▶ _TASK INSTRUCTIONS_
Extract the rows starting at the line that contains "What span lies" and ending at the final line of the rows, both included, and reproduce those lines verbatim.

(Extracted rows)
= = = = =

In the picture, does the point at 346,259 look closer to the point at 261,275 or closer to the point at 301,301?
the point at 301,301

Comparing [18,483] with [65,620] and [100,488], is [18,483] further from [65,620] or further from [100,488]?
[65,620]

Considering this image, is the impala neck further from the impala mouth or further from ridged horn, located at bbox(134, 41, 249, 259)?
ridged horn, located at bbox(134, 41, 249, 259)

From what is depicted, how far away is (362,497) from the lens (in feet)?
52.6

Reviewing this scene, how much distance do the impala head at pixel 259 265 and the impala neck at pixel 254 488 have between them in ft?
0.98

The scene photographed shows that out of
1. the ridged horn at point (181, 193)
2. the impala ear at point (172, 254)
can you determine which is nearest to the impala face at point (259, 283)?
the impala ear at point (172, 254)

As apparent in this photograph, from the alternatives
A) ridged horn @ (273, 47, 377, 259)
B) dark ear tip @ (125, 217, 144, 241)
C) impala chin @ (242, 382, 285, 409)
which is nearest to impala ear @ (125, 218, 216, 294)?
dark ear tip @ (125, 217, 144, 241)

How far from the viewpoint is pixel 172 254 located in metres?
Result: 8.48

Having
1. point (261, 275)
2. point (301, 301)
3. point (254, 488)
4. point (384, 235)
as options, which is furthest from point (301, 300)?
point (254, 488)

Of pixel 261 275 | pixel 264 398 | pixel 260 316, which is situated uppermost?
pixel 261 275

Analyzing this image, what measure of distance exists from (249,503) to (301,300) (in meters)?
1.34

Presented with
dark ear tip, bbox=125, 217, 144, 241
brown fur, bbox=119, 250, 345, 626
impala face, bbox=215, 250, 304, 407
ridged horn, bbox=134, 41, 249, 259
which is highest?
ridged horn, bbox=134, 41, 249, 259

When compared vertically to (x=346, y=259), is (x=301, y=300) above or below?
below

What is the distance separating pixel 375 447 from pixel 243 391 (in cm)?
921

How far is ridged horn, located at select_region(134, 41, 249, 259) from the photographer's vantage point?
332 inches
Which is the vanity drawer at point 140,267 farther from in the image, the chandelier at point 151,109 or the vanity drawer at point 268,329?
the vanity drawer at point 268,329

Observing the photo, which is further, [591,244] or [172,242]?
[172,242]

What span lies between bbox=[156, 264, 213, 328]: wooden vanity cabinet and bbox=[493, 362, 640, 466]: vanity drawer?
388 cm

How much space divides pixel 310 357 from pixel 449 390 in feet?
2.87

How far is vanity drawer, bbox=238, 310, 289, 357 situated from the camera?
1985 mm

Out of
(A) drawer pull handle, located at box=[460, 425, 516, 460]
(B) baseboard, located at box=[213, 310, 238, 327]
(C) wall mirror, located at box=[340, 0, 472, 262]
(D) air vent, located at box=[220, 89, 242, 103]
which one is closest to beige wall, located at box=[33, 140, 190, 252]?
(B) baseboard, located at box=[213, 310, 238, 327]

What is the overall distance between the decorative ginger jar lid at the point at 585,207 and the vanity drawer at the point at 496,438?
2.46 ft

= = = = =

▶ _RESPONSE_
What span lies between bbox=[156, 264, 213, 328]: wooden vanity cabinet and bbox=[493, 362, 640, 466]: vanity drawer?
388 cm

How much space divides pixel 310 357 from pixel 449 390 in feet?
2.87

How far is vanity drawer, bbox=238, 310, 289, 357 situated from the camera?
1985 mm

Out of
(A) drawer pull handle, located at box=[460, 425, 516, 460]
(B) baseboard, located at box=[213, 310, 238, 327]
(C) wall mirror, located at box=[340, 0, 472, 262]
(D) air vent, located at box=[220, 89, 242, 103]
which one is closest to beige wall, located at box=[33, 140, 190, 252]?
(B) baseboard, located at box=[213, 310, 238, 327]

What is the overall distance between the decorative ginger jar lid at the point at 585,207 and the vanity drawer at the point at 496,438?
2.46 ft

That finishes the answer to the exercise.